Born in Oosterhout in 1857, he became a theology student at Leiden University in 1874. He received his doctorate at Leiden in 1880 with his dissertation 'Het Mekkaansche Feest' ("The Festivities of Mecca"). He became a professor at the Leiden School for Colonial Civil Servants in 1881.

Snouck, who was fluent in Arabic, through mediation with the Ottoman governor in Jeddah, was examined by a delegation of scholars from Mecca in 1884 and, upon successfully completion of the examination, was allowed to commence a pilgrimage to the Holy Muslim city of Mecca in 1885. He was one of the first Western scholars of Oriental cultures to do so.

A pioneering traveler, he was a rare Western presence in Mecca, but embraced the culture and religion of his hosts with passion in such that he successfully gave people the impression that he had converted to Islam. He admitted that he pretended to be a Muslim as he explained in a letter sent to his college friend, Carl Bezold on 18 February 1886 which is now archived in Heidelberg University Library. In 1888 he became member of the Royal Netherlands Academy of Arts and Sciences.

In 1889 he became professor of Malay at Leiden University and official advisor to the Dutch government on colonial affairs. He wrote more than 1,400 papers on the situation in Atjeh and the position of Islam in the Dutch East Indies, as well as on the colonial civil service and nationalism.
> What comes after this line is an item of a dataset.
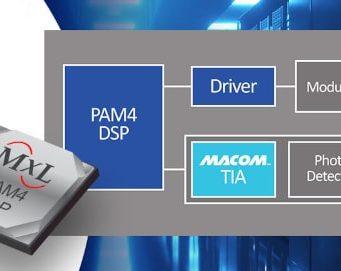 Soluciones 100G, 400G y 800G para centros de datos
As the adviser of J. B. van Heutsz, he took an active role in the final part (1898–1905) of the Aceh War (1873–1914). He used his knowledge of Islamic culture to devise strategies which significantly helped crush the resistance of the Aceh inhabitants and impose Dutch colonial rule on them, ending a 40-year war with varying casualty estimates of between 50,000 and 100,000 inhabitants dead and about a million wounded.

His success in the Aceh War earned him influence in shaping colonial administration policy throughout the rest of the Dutch East Indies, however deeming his advice insufficiently implemented he returned to the Netherlands in 1906. Back in the Netherlands Snouck continued a successful academic career.

Background 
When the colony of the Dutch East Indies (now: Indonesia) was founded in 1800, the dominant monotheistic religion of most of the indigenous peoples of the Indies Archipelago was Islam. Due to strong religious syncretism this form of Islam mixed with elements from older religious beliefs. Arab merchants and Indigenous haji pilgrims returning from Mecca, increasingly advocated a more orthodox interpretation of Islam. This led to the rise of the strict 'santri' variant of Islam. The nominal Muslims were called "abangan".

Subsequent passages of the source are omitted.